Il problema di Acquanegra è stato sollevato dagli stessi genitori che, dai numeri in loro possesso, parlano di una classe prima che sarà composta da 32 alunni «che rischiano di diventare 35 con le bocciature». Il provveditore Caterina Novella ha precisato, invece, che ad oggi gli iscritti risultano 30, mentre il dirigente dell’istituto Comprensivo, Umberto Parolini, ha aggiunto che vi è un bimbo certificato con disabilità, ma non tale da far diminuire il numero della classe a 20 alunni e che, visto che nel vicino plesso di Canneto vi sono prime con numeri inferiori, proporrà ai genitori di spostare là i bimbi.
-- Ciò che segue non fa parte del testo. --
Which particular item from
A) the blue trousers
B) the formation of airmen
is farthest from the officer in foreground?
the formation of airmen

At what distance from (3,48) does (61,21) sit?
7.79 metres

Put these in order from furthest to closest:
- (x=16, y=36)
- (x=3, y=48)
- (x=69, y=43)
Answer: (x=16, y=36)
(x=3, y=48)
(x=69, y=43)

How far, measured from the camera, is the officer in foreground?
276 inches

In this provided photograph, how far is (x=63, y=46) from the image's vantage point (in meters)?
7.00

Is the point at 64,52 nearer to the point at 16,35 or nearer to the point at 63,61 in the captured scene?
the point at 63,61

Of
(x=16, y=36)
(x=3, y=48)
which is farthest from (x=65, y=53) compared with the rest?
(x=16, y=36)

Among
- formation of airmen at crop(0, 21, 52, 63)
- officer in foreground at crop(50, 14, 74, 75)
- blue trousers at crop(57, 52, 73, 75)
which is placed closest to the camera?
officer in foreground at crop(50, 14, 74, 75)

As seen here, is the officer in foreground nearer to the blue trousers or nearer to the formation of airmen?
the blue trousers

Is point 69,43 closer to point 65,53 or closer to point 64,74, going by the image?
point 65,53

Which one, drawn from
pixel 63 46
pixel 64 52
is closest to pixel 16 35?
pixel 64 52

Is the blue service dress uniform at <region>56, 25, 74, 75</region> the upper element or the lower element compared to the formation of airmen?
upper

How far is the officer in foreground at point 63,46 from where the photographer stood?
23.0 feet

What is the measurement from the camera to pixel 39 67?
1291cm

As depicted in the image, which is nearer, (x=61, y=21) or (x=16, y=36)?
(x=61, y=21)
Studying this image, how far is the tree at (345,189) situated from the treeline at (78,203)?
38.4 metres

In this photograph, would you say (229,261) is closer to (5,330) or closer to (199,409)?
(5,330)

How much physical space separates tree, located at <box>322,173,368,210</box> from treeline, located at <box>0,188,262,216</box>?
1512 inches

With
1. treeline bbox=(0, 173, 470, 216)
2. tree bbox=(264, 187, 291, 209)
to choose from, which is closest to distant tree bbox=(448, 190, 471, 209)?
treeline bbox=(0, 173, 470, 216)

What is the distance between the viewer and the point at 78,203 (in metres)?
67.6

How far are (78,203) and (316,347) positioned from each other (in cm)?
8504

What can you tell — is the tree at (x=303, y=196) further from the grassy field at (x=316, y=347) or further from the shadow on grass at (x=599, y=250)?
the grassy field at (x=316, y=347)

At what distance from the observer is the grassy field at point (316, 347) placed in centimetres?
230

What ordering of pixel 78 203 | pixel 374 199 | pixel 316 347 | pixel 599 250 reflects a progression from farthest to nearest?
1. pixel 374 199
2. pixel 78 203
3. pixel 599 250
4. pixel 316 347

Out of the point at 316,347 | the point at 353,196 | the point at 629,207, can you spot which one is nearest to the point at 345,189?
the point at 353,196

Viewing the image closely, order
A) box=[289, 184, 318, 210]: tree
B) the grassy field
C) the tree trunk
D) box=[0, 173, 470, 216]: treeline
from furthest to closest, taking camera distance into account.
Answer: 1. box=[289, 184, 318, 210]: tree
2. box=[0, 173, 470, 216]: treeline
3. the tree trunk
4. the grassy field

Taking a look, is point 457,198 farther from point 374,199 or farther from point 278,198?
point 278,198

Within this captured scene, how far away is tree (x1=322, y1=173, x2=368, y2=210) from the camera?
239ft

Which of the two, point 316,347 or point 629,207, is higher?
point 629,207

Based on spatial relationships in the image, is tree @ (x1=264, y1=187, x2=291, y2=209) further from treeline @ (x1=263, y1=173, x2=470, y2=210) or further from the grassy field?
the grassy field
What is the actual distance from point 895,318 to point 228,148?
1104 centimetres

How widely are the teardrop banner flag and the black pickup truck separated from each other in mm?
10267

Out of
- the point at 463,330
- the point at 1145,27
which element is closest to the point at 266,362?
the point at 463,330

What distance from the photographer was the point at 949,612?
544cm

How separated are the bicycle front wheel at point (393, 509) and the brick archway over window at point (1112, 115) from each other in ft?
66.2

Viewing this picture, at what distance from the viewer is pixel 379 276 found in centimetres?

«Il caso di Acquanegra è emblematico – spiega Dara –. I genitori sono ancora nell’incertezza e non sanno né con quanti alunni partirà la classe, né dove saranno iscritti. Se si dovesse verificare il caso di sovraffollamento, si metterebbe in discussione ogni logica di didattica corretta».

Dara ha quindi preso carta e penna e ha scritto a chi sarà ministro: «Mi è sembrato doveroso intervenire – spiega il deputato – per evitare che anche in futuro si verifichino casi analoghi che vanno sicuramente a svantaggio della corretta didattica».